### Written task
Recast every line of the records below as a Markdown table with the columns "Row" and "Line", numbering the rows and omitting blank lines. Leave the pictures out.

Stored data

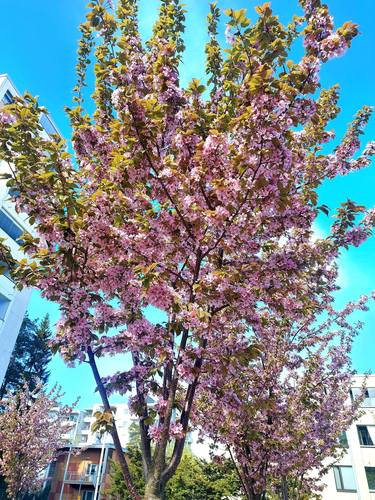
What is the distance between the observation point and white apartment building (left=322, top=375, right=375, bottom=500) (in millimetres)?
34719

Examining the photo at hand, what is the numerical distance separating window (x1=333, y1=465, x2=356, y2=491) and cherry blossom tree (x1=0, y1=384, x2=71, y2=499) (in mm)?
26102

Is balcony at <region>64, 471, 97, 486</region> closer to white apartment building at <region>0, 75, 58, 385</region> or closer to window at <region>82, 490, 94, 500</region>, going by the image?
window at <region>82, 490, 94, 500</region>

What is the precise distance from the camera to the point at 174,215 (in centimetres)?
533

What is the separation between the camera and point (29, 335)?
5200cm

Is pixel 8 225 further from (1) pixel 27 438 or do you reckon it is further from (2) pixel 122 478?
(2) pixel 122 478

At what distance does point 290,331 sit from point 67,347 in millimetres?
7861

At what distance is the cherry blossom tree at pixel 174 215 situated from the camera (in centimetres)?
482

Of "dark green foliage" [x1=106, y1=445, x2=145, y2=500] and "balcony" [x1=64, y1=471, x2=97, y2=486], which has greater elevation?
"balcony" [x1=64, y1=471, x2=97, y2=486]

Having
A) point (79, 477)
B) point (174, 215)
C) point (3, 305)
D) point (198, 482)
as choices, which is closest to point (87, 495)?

### Final result
| Row | Line |
|---|---|
| 1 | What is the distance between the observation point and white apartment building (left=322, top=375, right=375, bottom=500) (in millimetres)? |
| 2 | 34719 |
| 3 | Examining the photo at hand, what is the numerical distance separating window (x1=333, y1=465, x2=356, y2=491) and cherry blossom tree (x1=0, y1=384, x2=71, y2=499) (in mm)? |
| 4 | 26102 |
| 5 | Is balcony at <region>64, 471, 97, 486</region> closer to white apartment building at <region>0, 75, 58, 385</region> or closer to window at <region>82, 490, 94, 500</region>, going by the image? |
| 6 | window at <region>82, 490, 94, 500</region> |
| 7 | What is the precise distance from the camera to the point at 174,215 (in centimetres)? |
| 8 | 533 |
| 9 | What is the separation between the camera and point (29, 335)? |
| 10 | 5200cm |
| 11 | Is pixel 8 225 further from (1) pixel 27 438 or do you reckon it is further from (2) pixel 122 478? |
| 12 | (2) pixel 122 478 |
| 13 | At what distance does point 290,331 sit from point 67,347 in millimetres? |
| 14 | 7861 |
| 15 | At what distance is the cherry blossom tree at pixel 174 215 situated from the camera (in centimetres)? |
| 16 | 482 |
| 17 | Of "dark green foliage" [x1=106, y1=445, x2=145, y2=500] and "balcony" [x1=64, y1=471, x2=97, y2=486], which has greater elevation? |
| 18 | "balcony" [x1=64, y1=471, x2=97, y2=486] |
| 19 | Having |
| 20 | A) point (79, 477) |
| 21 | B) point (174, 215) |
| 22 | C) point (3, 305) |
| 23 | D) point (198, 482) |
| 24 | as choices, which is closest to point (87, 495)? |